How delightful did each well-known spot appear to me as I drew near and recognized its familiar feature! how fondly did I gaze upon each hill, each tree, which I had visited and loved in earlier days! with what a mixed feeling of gratitude, of pain, and pleasure, did I recline upon the soft grass, and, gazing on the city, pass in review the scenes and events which had occurred there, and in which I had been an actress! I have known many pleasures in the course of my life, but I count the return to one’s country, after a long absence, as one of the purest and most satisfactory. I am not aware if the having left it with the shame of crime could destroy this delight; but I, who left mine with the feeling of disappointment and vexation, felt that it, at least, had no power to make my pleasure less; for the first few days of my return—during which I visited every old haunt, and every spot to which was attached a recollection—were perfectly happy.
A VERY FINE CAT.
Age creeps upon us all imperceptibly, and we are long before we can bring ourselves to confess that we are growing old: even when we say so, we flatter ourselves that we are yet strong and hearty, and have many years in store to live before we reach our resting-place. We may however generally discover we are no longer young by comparing the different effects produced on us by the same events at various periods of our existence; and if we find that we cease to attribute to them the same consequence with which we once invested them, we shall not be far wrong in looking upon our change of opinion as one of the proofs of our first youth being over. As I write these Memoirs, I cannot forbear smiling at many things to which, at the time they were acting, I attached a vast deal of importance. I remember, as if it were only yesterday, my first entrance into the streets of Caneville after my long absence abroad. I recollect, with wonderful accuracy, my having selected my most showy dress, my most fashionable mantle, my most delightful bonnet, with which to astonish the weak minds of the inhabitants of my native city. I remember glancing round with pride at Snubbini, who had put on his richest suit of livery, and who was strutting along with his gold-headed staff under his arm, and his nose straight before him. I remember, too, the satisfaction I experienced when, on drawing near my house, one of my former neighbours, who was reputed the richest and proudest Cat of the quarter, drew aside to let me pass, and made me a profound bow as I swept by!

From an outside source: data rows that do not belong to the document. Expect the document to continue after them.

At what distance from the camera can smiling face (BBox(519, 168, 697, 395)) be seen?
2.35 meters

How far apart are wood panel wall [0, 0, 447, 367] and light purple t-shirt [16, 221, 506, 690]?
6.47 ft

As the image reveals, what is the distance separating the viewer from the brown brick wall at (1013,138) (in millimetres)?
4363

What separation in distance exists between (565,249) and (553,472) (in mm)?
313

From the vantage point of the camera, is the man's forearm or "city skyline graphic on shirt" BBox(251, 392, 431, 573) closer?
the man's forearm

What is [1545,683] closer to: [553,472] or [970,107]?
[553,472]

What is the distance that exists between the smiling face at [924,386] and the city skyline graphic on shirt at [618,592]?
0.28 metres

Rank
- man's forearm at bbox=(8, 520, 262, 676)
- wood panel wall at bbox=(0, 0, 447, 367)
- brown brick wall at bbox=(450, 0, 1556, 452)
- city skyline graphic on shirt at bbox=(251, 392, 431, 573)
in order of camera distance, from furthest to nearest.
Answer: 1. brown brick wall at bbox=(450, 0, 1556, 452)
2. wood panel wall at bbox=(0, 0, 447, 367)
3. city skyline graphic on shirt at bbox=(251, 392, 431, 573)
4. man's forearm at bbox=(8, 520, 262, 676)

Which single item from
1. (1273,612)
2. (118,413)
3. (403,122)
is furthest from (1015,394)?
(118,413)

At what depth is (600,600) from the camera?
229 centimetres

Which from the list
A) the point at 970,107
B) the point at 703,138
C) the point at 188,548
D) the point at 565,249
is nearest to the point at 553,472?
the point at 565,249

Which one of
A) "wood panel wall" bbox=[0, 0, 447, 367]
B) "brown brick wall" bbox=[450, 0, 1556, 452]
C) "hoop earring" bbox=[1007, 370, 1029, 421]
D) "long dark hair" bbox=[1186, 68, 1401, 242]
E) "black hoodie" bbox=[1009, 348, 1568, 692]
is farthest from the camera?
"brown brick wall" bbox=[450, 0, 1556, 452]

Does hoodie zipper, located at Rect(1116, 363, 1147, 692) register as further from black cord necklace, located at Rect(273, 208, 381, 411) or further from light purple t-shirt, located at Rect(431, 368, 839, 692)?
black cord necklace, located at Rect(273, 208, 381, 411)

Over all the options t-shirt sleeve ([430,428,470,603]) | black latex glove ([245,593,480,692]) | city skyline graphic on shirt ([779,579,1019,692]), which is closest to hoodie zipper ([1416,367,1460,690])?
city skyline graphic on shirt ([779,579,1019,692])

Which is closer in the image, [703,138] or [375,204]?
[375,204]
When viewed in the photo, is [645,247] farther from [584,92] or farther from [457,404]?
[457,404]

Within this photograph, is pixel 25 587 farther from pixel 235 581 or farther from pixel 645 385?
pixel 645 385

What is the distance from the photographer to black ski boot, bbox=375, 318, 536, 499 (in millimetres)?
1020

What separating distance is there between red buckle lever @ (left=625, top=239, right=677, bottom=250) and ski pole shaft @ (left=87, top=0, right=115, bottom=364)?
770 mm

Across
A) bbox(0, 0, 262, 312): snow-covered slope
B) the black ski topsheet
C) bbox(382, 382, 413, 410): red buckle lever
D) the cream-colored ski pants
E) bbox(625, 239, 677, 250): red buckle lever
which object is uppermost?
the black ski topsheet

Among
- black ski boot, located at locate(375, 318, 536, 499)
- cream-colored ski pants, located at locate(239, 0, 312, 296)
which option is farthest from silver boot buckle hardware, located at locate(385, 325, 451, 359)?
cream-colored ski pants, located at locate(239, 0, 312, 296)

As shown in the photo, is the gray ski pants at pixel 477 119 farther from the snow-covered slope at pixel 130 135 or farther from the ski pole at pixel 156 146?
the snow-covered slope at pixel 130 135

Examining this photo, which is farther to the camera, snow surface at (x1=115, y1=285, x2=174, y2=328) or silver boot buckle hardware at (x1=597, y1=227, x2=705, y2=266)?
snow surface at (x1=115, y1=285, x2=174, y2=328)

I think I have learnt to be wiser since that time, and to appreciate things as they are, not by what they seem. It is long before vanity can be eradicated from the heart; but I do believe I managed to root out some of mine before my pretensions to youth and beauty were entirely departed. Solitary thought and study, stolen from the gaieties of the world, have taught me great truths; they have proved to me the more vividly the goodness of my deceased cousin, and the wisdom of her counsels. I have again aimed at being useful to my fellow-creatures; and although I have often failed, I have sometimes succeeded, and one success, in such a pursuit, outweighs a thousand failures. If I can only impress this truth upon one out of, I hope, my many readers, there may be some good even in a Cat’s Tale.